* WRITTEN PROBLEM:
Lay out all of the records below as a numbered list, leaving out the blank lines.

Spatial question entries
********************
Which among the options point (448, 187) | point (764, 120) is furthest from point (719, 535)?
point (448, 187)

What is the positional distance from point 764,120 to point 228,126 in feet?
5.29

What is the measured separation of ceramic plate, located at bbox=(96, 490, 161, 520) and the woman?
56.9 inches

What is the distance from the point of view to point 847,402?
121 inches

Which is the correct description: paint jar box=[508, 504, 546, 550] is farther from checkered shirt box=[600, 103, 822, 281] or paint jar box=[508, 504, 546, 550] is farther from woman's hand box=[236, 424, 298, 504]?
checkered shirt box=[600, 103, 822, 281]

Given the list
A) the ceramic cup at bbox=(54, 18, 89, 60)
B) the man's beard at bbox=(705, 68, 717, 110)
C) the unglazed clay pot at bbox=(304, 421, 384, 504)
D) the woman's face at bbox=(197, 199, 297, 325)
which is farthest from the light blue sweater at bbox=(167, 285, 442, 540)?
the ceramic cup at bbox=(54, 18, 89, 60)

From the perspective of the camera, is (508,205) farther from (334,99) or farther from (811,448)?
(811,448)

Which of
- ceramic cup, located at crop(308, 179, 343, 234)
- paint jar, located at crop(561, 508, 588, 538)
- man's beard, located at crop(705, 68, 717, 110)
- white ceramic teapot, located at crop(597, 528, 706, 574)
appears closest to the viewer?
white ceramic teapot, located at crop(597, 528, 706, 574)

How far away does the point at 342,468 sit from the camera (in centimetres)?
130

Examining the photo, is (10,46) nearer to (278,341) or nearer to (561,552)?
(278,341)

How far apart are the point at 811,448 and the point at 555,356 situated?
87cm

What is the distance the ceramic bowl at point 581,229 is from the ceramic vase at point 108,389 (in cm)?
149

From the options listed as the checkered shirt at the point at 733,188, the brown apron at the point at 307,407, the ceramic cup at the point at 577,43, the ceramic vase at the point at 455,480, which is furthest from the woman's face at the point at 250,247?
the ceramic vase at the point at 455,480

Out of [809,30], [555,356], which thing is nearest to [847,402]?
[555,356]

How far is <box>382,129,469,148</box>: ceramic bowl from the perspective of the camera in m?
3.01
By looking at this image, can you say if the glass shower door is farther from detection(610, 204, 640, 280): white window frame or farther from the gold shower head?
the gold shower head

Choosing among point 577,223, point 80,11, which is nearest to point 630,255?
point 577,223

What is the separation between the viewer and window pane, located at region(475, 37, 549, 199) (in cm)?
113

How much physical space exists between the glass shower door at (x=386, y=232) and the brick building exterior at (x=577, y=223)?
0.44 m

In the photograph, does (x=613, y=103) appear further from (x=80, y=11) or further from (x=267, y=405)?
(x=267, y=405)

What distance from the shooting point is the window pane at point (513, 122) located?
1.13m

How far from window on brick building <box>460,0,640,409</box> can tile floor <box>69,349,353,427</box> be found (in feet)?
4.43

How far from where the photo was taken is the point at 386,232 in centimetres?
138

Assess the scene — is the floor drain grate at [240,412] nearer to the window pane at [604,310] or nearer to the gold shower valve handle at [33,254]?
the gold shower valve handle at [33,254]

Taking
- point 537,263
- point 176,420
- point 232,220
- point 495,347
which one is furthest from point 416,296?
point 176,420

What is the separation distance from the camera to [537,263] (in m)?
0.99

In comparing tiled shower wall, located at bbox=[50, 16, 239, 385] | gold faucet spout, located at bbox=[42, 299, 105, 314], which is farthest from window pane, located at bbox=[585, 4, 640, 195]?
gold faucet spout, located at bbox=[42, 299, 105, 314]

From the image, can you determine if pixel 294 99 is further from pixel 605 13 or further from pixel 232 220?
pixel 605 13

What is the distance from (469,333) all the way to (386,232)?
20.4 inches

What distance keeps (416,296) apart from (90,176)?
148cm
********************
* COMPLETED TASK:
1. Which among the options point (448, 187) | point (764, 120) is furthest from point (719, 535)?
2. point (448, 187)
3. What is the positional distance from point 764,120 to point 228,126 in feet?
4. 5.29
5. What is the measured separation of ceramic plate, located at bbox=(96, 490, 161, 520) and the woman?
6. 56.9 inches
7. What is the distance from the point of view to point 847,402?
8. 121 inches
9. Which is the correct description: paint jar box=[508, 504, 546, 550] is farther from checkered shirt box=[600, 103, 822, 281] or paint jar box=[508, 504, 546, 550] is farther from woman's hand box=[236, 424, 298, 504]?
10. checkered shirt box=[600, 103, 822, 281]
11. Given the list
12. A) the ceramic cup at bbox=(54, 18, 89, 60)
13. B) the man's beard at bbox=(705, 68, 717, 110)
14. C) the unglazed clay pot at bbox=(304, 421, 384, 504)
15. D) the woman's face at bbox=(197, 199, 297, 325)
16. which is farthest from the light blue sweater at bbox=(167, 285, 442, 540)?
17. the ceramic cup at bbox=(54, 18, 89, 60)
18. From the perspective of the camera, is (508,205) farther from (334,99) or farther from (811,448)?
19. (811,448)
20. Which of
21. - ceramic cup, located at crop(308, 179, 343, 234)
22. - paint jar, located at crop(561, 508, 588, 538)
23. - man's beard, located at crop(705, 68, 717, 110)
24. - white ceramic teapot, located at crop(597, 528, 706, 574)
25. appears closest to the viewer?
26. white ceramic teapot, located at crop(597, 528, 706, 574)
27. How far away does the point at 342,468 sit from the camera (in centimetres)?
28. 130
29. Examining the photo, is (10,46) nearer to (278,341) or nearer to (561,552)?
30. (278,341)
31. How far apart are the point at 811,448 and the point at 555,356 situated?
32. 87cm
33. What is the distance the ceramic bowl at point 581,229 is from the ceramic vase at point 108,389 (in cm)?
34. 149
35. From the options listed as the checkered shirt at the point at 733,188, the brown apron at the point at 307,407, the ceramic cup at the point at 577,43, the ceramic vase at the point at 455,480, which is furthest from the woman's face at the point at 250,247?
36. the ceramic vase at the point at 455,480
37. Out of [809,30], [555,356], which thing is nearest to [847,402]?
38. [555,356]
39. How far is <box>382,129,469,148</box>: ceramic bowl from the perspective of the camera in m?
40. 3.01
41. By looking at this image, can you say if the glass shower door is farther from detection(610, 204, 640, 280): white window frame or farther from the gold shower head?
42. the gold shower head
43. Choosing among point 577,223, point 80,11, which is nearest to point 630,255?
44. point 577,223
45. What is the separation between the viewer and window pane, located at region(475, 37, 549, 199) (in cm)?
46. 113
47. How much physical space exists between the glass shower door at (x=386, y=232) and the brick building exterior at (x=577, y=223)?
48. 0.44 m
49. In the photograph, does (x=613, y=103) appear further from (x=80, y=11) or further from (x=267, y=405)?
50. (x=267, y=405)
51. What distance from the shooting point is the window pane at point (513, 122) located?
52. 1.13m
53. How far from window on brick building <box>460,0,640,409</box> can tile floor <box>69,349,353,427</box> be found (in feet)?
54. 4.43
55. How far from where the photo was taken is the point at 386,232 in centimetres?
56. 138
57. Assess the scene — is the floor drain grate at [240,412] nearer to the window pane at [604,310] or nearer to the gold shower valve handle at [33,254]?
58. the gold shower valve handle at [33,254]
59. Taking
60. - point 537,263
61. - point 176,420
62. - point 232,220
63. - point 495,347
64. which one is furthest from point 416,296?
65. point 176,420
66. What is the separation distance from the camera to [537,263] (in m)?
67. 0.99
68. In comparing tiled shower wall, located at bbox=[50, 16, 239, 385] | gold faucet spout, located at bbox=[42, 299, 105, 314], which is farthest from window pane, located at bbox=[585, 4, 640, 195]?
69. gold faucet spout, located at bbox=[42, 299, 105, 314]
70. From the image, can you determine if pixel 294 99 is further from pixel 605 13 or further from pixel 232 220?
71. pixel 605 13
72. What is the distance from (469,333) all the way to (386,232)?
73. 20.4 inches
74. What distance keeps (416,296) apart from (90,176)?
75. 148cm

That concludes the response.